As you can see, each broker has it's own connector meaning that:
Broker A has amq.broker.network.connector.uri=static:(tcp://brokerB:
61616,tcp://brokerC:61616)
Broker B has amq.broker.network.connector.uri=static:(tcp://brokerA:
61616,tcp://brokerC:61616)
Broker C has amq.broker.network.connector.uri=static:(tcp://brokerA:
61616,tcp://brokerB:61616)

Do you think guys it might be a problem that the duplex=true is set on both
sides of the connector?

KahaDB configuration:
<amq:kahaDB directory="${amq.database.dir}"
        journalMaxFileLength="${amq.journal.max.file.length}"
        checksumJournalFiles="true"
        checkForCorruptJournalFiles="true"
        cleanupInterval="5000"
        checkpointInterval="1000"
        useLock="false">
</amq:kahaDB>

Connector configuration:
<amq:transportConnectors>
    <amq:transportConnector name="Connector" uri="${amq.broker.connector.
uri}"/>
</amq:transportConnectors>

where
amq.broker.connector.uri = tcp://0.0.0.0:61616

At first, I have noticed that we had a bug in the broker configuration.

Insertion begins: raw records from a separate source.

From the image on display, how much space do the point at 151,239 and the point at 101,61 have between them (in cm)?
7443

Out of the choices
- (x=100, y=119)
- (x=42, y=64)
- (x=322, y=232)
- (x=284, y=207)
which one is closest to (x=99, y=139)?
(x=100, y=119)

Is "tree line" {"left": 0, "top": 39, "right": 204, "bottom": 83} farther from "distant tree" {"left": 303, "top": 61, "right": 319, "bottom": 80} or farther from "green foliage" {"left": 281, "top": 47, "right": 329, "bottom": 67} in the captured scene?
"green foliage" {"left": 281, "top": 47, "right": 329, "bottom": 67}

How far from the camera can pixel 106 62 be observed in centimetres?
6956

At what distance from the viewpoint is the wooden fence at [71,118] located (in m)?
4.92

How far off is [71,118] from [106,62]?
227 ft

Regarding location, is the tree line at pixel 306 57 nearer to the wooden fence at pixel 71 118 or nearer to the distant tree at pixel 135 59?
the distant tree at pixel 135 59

All
brokers had the same name (the name was like "broker") but I have already
changed so each node is suffixed with the node number so the brokers are
named: broker0, broker1, broker2. Is that a correct approach?

Moreover, below you can see some interesting exceptions that we can see in
the logs:

2019-09-13 09:02:45,804 ERROR [ActiveMQ BrokerService[brokerA] Task-3587]
o.a.a.n.DemandForwardingBridgeSupport - Exception:
org.apache.activemq.transport.InactivityIOException: Cannot send, channel
has already failed: tcp://172.18.0.54:35706 on duplex forward of:
ActiveMQTextMessage...

2019-09-13 09:03:16,840 TRACE [ActiveMQ Transport:
tcp:///172.18.0.53:33396@61616]
o.a.a.n.DemandForwardingBridgeSupport - serviceLocalException: disposed
true ex
org.apache.activemq.transport.TransportDisposedIOException: Disposed due to
prior exception
        at org.apache.activemq.transport.ResponseCorrelator.onException(
ResponseCorrelator.java:125)
Caused by: java.io.EOFException: null
        at java.io.DataInputStream.readInt(DataInputStream.java:392)

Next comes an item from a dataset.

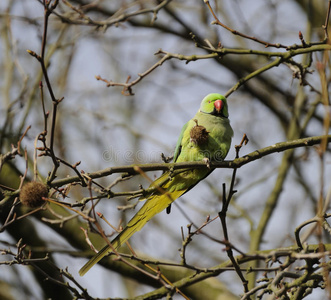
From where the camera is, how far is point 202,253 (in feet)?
25.0

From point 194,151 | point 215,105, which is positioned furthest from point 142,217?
point 215,105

2019-09-13 09:02:45,783 INFO [ActiveMQ BrokerService[brokerA] Task-3578]
o.a.a.n.DemandForwardingBridgeSupport - Network connection between
vm://brokerA#36640 and tcp:///172.18.0.54:35706@61616 shutdown due to a
local error: {}
java.net.SocketException: Connection reset
        at java.net.SocketOutputStream.socketWrite(
SocketOutputStream.java:115)

Sometimes we can also see correct log messages like:

2019-09-13 09:02:45,146 INFO [triggerStartAsyncNetworkBridgeCreation:
remoteBroker=tcp:///172.18.0.54:35706@61616, localBroker=
vm://brokerA#36640] o.a.a.n.DemandForwardingBridgeSupport - Network
connection b
etween vm://brokerA#36640 and tcp:///172.18.0.54:35706@61616 (brokerC) has
been established.

2019-09-13 09:02:46,711 INFO [triggerStartAsyncNetworkBridgeCreation:
remoteBroker=tcp:///172.18.0.53:33252@61616, localBroker=
vm://brokerA#36644] o.a.a.n.DemandForwardingBridgeSupport - Network
connection b
etween vm://brokerA#36644 and tcp:///172.18.0.53:33252@61616 (brokeB) has
been established.

172.18.0.53 is IP address of Broker B
172.18.0.54 is IP address of Broker C

Also, we have noticed that the amount of messages on DLQ is going down
below zero sometimes. (We don't use any policy to clean up the messages, we
remove them through our consumer which prints the messages to the logs)

What is more, the environment works properly with 2 nodes. Adding the third
one makes it unstable.
We use ActiveMQ 5.15.0 version with Java 8.
My question is: Do you have any tips on how to approach that issue? Maybe
you have encountered a similar problem in the past. I'd be glad for any
tips that you can provide.
Let me know also if you need further details or clarifications.
Reply | Threaded
Open this post in threaded view
|

Re: ActiveMQ stability issues in 3 node configuration

Tim Bain
Piotr,

I've not run across this behavior in my own experience and I can't recall
someone describing it in previous posts on the mailing list. So I'll say
that having two duplex connections between each broker pair *shouldn't*
cause this behavior, though anything is possible. I've used dual duplex
connections in the past when prototyping and everything appeared to work as
expected, but that was with two brokers rather than three (which you also
said worked), so I can't say for sure that that's not the problem. If you
convert all of the inter-broker connections to duplex="false", does the
problem disappear?

The log messages you quoted all seem to indicate that the code in question
is discovering that the connection has been closed and is reacting to that
fact, but none of those lines seem to indicate why the connection is being
closed. Are there no log lines that would indicate why the connections are
being closed? Perhaps something related to the inactivity monitor?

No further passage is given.